Basically speaking, intellectual property rights are a common type of legal IP protection for those who invent.
These rights have contributed enormously to the world, in particular economically.
Many companies in various industries rely on the enforcement of their patents, trademarks, and copyrights, while consumers can also be assured of quality when purchasing IP-backed products.
Now, let’s better understand the benefits IP delivers and how we should value the different protection types of intellectual property rights.
The purpose of intellectual property rights is to encourage new creations, including technology, artwork, and inventions, that might increase economic growth. Intellectual property rights increase the incentives for individuals to continue to produce things that further create job opportunities and new technologies while enabling our world to improve and evolve even faster.
- Intellectual Property Creates and Supports High-Paying Jobs
IP-intensive industries employ over 45 million Americans and hundreds of millions of other people worldwide. The average worker in an IP industry earns about 46% more than their counterpart in a non-IP industry.
- Intellectual Property Drives Economic Growth and Competitiveness
America’s IP industry is worth approximately US$ 6.6 trillion, which is more than the nominal GDP of any other country in the world. IP-intensive industries account for over 1/3 (or 38.2%) of total U.S. GDP. 52% of all U.S. merchandise exports are related to IP, amounting to nearly US$ 842 billion.
There are four types of intellectual property rights (IP): patents, trademarks, copyrights, and trade secrets.
A patent is used to prevent an invention from being created, sold, or used by another party without permission. Patents are the most common type of intellectual property rights that come to people’s minds when they think of intellectual property rights protection. A patent owner has every right to commercialize his/her/its patent, including buying and selling the patent or granting a license to the invention to any third party under mutually agreed terms.
In the U.S., patents can be categorized into three types: utility, design, and plant.
A utility patent is what most people think of when they hear the word “patent.” It is also the most common type of patent that inventors apply for. A utility patent protects the creation of new or improved products, processes, compositions of matter, or machines that are useful.
In addition, once a utility patent is granted, the patent owner will have the right to exclude anyone from making, using, or selling this invention for 20 years, starting from the date the patent application was filed.
An example of utility patent: Method for a driver assistance system of a vehicle US9772626B2
A design patent only protects the ornamental characteristics and the appearance of a product, but not the structural and functional features. Since design patents and utility patents provide completely different areas of intellectual property protection, you can apply for both utility and design patents for the same product.
Unlike utility patents, design patents have a 15-year term.
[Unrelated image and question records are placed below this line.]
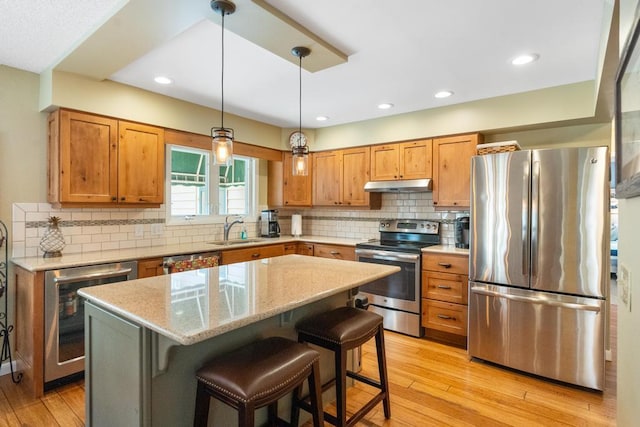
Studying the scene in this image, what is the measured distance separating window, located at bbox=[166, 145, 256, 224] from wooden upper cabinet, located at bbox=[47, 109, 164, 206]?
484 millimetres

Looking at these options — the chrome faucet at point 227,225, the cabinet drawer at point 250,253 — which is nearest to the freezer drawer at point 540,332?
the cabinet drawer at point 250,253

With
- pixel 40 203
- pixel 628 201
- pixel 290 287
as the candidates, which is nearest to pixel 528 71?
pixel 628 201

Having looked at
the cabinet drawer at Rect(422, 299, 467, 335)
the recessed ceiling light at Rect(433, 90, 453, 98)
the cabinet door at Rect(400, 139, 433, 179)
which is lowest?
the cabinet drawer at Rect(422, 299, 467, 335)

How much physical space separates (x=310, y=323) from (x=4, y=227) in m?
2.58

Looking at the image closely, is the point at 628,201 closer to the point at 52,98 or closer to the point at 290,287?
the point at 290,287

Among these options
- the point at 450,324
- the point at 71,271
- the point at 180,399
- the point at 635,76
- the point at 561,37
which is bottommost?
the point at 450,324

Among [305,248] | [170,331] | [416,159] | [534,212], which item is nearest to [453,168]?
[416,159]

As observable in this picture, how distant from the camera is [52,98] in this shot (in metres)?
2.72

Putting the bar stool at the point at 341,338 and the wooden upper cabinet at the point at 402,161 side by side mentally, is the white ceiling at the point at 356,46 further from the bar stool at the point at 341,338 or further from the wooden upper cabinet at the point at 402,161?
the bar stool at the point at 341,338

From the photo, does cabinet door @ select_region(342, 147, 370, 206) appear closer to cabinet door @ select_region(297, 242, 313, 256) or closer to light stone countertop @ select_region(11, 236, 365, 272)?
cabinet door @ select_region(297, 242, 313, 256)

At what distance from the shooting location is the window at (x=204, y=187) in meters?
3.91

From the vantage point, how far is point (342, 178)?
4.55 m

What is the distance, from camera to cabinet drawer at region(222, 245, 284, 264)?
12.0 ft

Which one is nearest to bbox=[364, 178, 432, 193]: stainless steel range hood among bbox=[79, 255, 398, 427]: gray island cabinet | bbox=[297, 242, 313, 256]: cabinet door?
bbox=[297, 242, 313, 256]: cabinet door
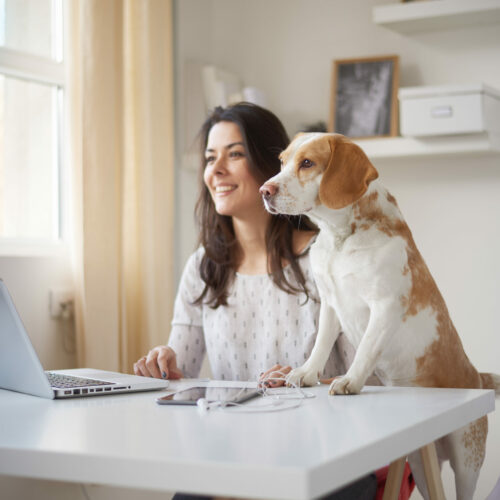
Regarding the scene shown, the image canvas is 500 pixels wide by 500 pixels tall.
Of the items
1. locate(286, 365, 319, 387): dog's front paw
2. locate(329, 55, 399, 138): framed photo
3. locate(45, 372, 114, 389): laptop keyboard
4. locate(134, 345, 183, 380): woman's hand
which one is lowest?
locate(134, 345, 183, 380): woman's hand

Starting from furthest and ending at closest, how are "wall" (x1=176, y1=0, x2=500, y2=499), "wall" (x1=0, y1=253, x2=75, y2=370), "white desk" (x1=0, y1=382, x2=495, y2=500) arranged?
"wall" (x1=176, y1=0, x2=500, y2=499)
"wall" (x1=0, y1=253, x2=75, y2=370)
"white desk" (x1=0, y1=382, x2=495, y2=500)

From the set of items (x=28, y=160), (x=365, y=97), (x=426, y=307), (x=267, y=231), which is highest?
(x=365, y=97)

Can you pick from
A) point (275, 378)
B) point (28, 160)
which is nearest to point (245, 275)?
point (275, 378)

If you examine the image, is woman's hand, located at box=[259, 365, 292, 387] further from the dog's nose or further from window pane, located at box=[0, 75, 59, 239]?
window pane, located at box=[0, 75, 59, 239]

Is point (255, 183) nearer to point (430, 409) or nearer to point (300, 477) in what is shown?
point (430, 409)

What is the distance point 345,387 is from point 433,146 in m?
1.38

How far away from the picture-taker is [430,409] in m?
0.93

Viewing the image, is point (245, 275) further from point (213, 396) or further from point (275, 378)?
point (213, 396)

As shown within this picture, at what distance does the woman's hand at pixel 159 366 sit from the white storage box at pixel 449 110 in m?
1.17

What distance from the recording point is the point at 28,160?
2.19m

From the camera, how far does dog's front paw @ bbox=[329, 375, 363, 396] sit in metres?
1.05

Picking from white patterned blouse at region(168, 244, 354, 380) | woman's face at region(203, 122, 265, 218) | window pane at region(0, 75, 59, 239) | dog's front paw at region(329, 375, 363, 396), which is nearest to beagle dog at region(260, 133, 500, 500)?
dog's front paw at region(329, 375, 363, 396)

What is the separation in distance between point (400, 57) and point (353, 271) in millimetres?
1622

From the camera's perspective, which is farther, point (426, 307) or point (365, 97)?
point (365, 97)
An example of design patent: Electric bicycle USD845178S1
A plant patent protects new kinds of plants that have been reproduced asexually. This means that the plant has been reproduced by seeds, cuttings, or other nonsexual means. Also, it cannot be a tuber-propagated plant or a plant that is still uncultivated.
Plant patents also have a 20-year term.
An example of plant patent: Crapemyrtle plant named ‘JM1’ USPP31585P2
Trademarks are another familiar type of intellectual property rights protection. A trademark is a distinctive sign that allows consumers to identify the particular goods or services a company provides easily. Some examples include McDonald’s golden arch, the Facebook logo, and so on. A trademark can come in the form of text, a phrase, symbol, sound, smell, or color scheme. Unlike patents, a trademark can protect a set or class of products or services instead of just one product or process.
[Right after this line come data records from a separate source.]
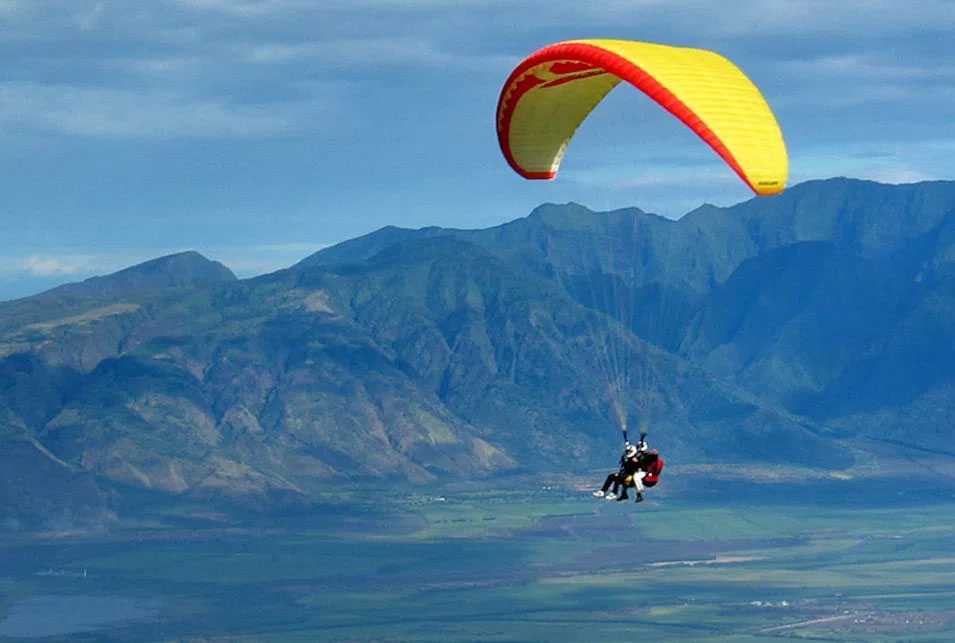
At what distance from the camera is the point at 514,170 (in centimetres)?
7462

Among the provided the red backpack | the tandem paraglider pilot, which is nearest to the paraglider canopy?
the tandem paraglider pilot

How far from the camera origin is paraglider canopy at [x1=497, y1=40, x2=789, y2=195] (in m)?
56.0

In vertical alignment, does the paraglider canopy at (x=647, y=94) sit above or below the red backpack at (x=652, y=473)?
Answer: above

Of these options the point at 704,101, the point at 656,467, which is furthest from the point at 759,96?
the point at 656,467

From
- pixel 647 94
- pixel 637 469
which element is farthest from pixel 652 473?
pixel 647 94

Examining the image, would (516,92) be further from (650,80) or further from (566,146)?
(650,80)

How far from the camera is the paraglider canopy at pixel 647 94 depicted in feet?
184

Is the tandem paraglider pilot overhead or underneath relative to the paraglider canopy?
underneath

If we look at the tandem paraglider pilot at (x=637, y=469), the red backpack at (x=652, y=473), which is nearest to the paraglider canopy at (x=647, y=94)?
A: the tandem paraglider pilot at (x=637, y=469)

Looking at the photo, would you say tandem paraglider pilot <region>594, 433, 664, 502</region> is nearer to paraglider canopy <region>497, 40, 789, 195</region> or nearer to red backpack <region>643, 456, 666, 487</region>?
red backpack <region>643, 456, 666, 487</region>

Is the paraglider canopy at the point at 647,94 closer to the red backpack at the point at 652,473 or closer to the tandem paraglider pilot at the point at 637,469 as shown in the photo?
the tandem paraglider pilot at the point at 637,469

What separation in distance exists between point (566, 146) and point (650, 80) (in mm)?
15749

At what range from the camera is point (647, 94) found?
58656 mm

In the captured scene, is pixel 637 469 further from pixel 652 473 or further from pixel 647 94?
pixel 647 94
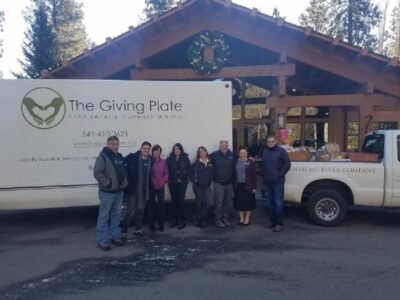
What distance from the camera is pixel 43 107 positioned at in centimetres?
762

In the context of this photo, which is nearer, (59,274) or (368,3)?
(59,274)

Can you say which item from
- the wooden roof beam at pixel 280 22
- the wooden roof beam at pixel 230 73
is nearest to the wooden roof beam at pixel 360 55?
the wooden roof beam at pixel 230 73

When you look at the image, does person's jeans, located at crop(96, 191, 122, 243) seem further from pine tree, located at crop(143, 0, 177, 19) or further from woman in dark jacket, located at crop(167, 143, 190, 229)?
pine tree, located at crop(143, 0, 177, 19)

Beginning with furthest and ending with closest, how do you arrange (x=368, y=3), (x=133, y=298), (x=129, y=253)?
(x=368, y=3) → (x=129, y=253) → (x=133, y=298)

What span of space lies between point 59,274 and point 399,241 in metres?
5.34

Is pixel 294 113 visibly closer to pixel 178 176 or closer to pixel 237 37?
pixel 237 37

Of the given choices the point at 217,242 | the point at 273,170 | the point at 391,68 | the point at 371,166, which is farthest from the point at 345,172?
the point at 391,68

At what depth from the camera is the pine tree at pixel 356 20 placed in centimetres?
2852

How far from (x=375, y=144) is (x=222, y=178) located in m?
3.14

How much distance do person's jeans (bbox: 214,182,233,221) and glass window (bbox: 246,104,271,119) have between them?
6455 mm

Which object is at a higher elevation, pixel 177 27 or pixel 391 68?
pixel 177 27

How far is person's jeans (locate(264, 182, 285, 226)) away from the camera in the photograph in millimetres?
7598

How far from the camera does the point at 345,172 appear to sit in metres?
7.83

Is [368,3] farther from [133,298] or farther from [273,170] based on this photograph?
[133,298]
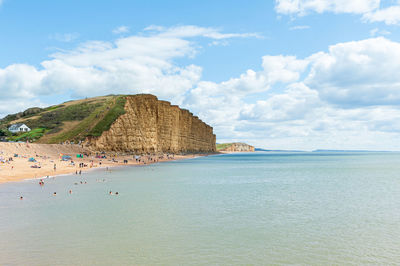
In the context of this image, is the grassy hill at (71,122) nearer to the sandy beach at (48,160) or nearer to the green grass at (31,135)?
the green grass at (31,135)

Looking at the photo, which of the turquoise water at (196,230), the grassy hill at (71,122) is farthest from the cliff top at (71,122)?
the turquoise water at (196,230)

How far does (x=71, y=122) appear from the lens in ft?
370

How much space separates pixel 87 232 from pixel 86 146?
2979 inches

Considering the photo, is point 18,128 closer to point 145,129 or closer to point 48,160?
point 145,129

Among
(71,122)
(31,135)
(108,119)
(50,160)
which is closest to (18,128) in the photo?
(31,135)

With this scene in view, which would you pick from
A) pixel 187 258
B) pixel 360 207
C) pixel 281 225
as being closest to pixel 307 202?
pixel 360 207

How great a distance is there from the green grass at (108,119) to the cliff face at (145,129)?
4.25 ft

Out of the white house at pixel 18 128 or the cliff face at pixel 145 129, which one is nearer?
the cliff face at pixel 145 129

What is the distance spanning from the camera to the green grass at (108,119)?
91312 mm

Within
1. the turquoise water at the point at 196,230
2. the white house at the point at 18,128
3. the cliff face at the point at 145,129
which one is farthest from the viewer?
the white house at the point at 18,128

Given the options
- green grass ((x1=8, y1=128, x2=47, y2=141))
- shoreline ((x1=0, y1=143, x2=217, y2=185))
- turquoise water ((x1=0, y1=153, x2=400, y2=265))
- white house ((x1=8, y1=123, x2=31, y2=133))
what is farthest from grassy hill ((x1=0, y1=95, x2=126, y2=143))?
turquoise water ((x1=0, y1=153, x2=400, y2=265))

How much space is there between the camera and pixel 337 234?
54.3ft

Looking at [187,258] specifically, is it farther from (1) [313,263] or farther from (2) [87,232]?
(2) [87,232]

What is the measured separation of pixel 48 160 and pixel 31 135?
45.4m
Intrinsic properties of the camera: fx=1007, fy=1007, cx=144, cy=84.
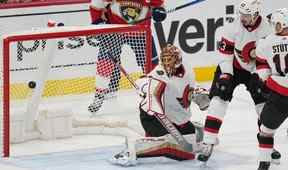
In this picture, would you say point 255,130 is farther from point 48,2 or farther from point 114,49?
point 48,2

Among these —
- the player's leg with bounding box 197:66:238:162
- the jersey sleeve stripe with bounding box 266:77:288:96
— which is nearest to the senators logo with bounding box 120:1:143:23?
the player's leg with bounding box 197:66:238:162

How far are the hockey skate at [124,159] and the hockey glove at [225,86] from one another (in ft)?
1.99

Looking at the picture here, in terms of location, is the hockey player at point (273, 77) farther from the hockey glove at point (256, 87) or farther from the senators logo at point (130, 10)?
the senators logo at point (130, 10)

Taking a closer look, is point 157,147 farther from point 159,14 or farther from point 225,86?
point 159,14

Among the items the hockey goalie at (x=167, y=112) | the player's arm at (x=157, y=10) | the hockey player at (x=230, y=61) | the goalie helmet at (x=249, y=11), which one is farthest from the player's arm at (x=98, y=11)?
the goalie helmet at (x=249, y=11)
Copyright does not protect ideas. Instead, it only covers “tangible” forms of creations and original work–for example, art, music, architectural drawings, or even software codes. The copyright owner has the exclusive right to sell, publish, and/or reproduce any literary, musical, dramatic, artistic, or architectural work created by the author.
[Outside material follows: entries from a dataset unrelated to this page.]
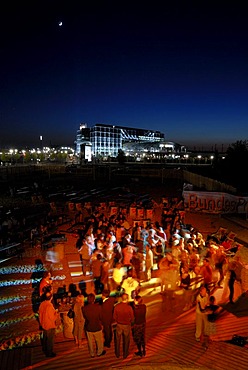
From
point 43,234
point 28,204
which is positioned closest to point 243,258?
point 43,234

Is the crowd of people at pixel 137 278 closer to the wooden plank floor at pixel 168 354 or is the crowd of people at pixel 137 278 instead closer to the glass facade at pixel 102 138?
the wooden plank floor at pixel 168 354

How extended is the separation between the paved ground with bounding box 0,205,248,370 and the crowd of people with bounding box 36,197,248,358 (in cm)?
21

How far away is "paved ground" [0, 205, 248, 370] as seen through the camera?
5832 millimetres

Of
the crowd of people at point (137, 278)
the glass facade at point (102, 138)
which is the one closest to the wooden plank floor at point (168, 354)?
the crowd of people at point (137, 278)

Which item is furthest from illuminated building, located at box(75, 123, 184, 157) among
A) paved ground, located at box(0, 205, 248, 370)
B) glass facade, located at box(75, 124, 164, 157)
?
paved ground, located at box(0, 205, 248, 370)

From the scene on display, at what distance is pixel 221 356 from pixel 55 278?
541 cm

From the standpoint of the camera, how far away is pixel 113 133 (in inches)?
5374

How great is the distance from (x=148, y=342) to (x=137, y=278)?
7.53ft

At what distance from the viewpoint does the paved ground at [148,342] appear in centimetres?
583

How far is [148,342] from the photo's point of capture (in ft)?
21.3

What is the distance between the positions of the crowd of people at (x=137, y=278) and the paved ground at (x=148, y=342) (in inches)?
8.3

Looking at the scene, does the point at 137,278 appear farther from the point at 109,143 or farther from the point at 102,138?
the point at 109,143

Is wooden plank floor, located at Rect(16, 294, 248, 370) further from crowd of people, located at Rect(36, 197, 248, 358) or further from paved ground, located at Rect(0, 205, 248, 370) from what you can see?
crowd of people, located at Rect(36, 197, 248, 358)

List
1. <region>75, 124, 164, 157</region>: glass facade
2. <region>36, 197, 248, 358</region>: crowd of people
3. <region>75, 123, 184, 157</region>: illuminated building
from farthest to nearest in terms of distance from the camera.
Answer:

Trade secrets are the secrets of a business. They are proprietary systems, formulas, strategies, or other confidential information and are not meant for unauthorized commercial use by others. This is a critical form of protection that can help businesses gain a competitive advantage.
Although intellectual property rights may seem to provide a minimum amount of protection, when utilized wisely, they can maximize the benefit and value of an invention and enable world-changing technology to be developed, protected, and monetized.